Kitchen gadgets, bedding supplies and home decorations are still the most popular items on bridal registries. But those lists increasingly have their quirks, said Kristen Maxwell Cooper, executive editor of The Knot, a leading wedding website.
"It doesn't surprise me that this is something couples would be doing," Cooper said of safe rooms. "We're seeing that couples are getting married a little later in life and more times than not they're living together. They already have the things you would traditionally register for."
Even with advancements in storm forecasting that often provide plenty of warning for impending tornadoes, some people simply have no place to go.
Before they wed in October 2013, Blake and Amanda Dills put a request for safe room donations on their Knot bridal registry. Blake Dills already had a house in Oklahoma City, but it didn't have a basement.
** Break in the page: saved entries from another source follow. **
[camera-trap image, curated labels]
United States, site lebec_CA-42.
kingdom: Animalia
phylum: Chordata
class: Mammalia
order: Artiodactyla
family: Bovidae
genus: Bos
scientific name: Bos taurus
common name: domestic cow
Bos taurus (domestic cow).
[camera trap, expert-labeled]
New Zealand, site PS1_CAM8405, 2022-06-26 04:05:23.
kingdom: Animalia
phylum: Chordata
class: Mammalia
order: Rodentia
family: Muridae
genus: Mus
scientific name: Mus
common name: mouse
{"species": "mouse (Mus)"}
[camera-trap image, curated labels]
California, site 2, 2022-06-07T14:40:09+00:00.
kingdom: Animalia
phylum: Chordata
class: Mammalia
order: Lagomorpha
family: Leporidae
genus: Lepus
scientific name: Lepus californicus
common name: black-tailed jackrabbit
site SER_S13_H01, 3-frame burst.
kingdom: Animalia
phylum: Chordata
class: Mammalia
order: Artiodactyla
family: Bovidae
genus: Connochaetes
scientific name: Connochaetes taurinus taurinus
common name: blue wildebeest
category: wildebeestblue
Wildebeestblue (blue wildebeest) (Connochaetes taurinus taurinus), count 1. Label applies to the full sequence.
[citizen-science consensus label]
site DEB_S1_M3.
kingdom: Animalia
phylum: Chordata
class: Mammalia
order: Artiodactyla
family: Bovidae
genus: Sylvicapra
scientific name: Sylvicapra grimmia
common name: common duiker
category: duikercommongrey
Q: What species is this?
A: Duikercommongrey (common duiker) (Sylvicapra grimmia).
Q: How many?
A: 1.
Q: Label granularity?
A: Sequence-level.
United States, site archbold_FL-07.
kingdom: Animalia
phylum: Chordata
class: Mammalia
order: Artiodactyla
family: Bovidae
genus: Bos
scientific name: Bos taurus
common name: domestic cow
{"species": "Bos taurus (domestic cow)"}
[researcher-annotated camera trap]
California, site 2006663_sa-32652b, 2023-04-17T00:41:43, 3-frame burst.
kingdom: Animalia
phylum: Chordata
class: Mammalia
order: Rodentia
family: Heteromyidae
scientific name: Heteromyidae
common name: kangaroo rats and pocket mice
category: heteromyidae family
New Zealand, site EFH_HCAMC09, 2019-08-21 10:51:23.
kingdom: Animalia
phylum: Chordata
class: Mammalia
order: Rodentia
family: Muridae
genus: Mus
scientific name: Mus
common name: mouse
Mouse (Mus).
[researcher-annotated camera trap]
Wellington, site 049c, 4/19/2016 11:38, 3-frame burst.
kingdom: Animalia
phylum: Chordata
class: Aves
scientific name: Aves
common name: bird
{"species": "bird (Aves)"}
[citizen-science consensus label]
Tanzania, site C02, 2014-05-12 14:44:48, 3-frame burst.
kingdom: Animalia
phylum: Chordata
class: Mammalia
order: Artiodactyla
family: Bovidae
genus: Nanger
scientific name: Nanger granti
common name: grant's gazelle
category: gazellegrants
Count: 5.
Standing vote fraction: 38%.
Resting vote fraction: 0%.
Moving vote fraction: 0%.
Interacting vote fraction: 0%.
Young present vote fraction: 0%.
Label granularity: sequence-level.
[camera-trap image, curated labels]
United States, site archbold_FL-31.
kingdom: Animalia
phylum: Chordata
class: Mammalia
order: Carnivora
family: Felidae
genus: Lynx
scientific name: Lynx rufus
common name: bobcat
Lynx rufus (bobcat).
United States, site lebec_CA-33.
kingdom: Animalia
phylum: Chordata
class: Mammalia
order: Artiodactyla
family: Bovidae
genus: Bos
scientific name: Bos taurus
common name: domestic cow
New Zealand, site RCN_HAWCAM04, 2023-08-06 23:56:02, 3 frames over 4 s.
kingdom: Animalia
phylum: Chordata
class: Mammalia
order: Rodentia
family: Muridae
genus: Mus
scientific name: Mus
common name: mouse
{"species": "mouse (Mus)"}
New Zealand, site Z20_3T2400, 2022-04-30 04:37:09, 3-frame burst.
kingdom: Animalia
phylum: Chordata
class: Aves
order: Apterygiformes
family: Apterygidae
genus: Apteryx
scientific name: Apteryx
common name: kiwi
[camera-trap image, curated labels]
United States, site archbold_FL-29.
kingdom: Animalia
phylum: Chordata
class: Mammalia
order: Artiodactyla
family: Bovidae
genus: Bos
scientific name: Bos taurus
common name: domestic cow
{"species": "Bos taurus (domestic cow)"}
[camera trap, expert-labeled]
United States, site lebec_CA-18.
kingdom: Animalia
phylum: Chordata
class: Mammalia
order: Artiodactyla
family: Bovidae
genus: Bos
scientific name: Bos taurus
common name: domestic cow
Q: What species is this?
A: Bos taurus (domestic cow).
"That was the one thing my family was a bit concerned about," Amanda Dills, 35, said. "We ended up pretty much getting the whole thing paid for."
Their safe room cost more than $3,000. It holds up to eight, though she described its shape "like a phone booth on its side."
Joplin has been spared another tornado, but there have been plenty of severe storms. Kayla Smith said their safe room is big enough that they've been able to squeeze in the neighbors, their kids, and both families' pets.
The Dills have yet to take shelter in their safe room, and they're OK with that.
"My husband says it's the one wedding gift we really hope we never have to use," Amanda Dills said.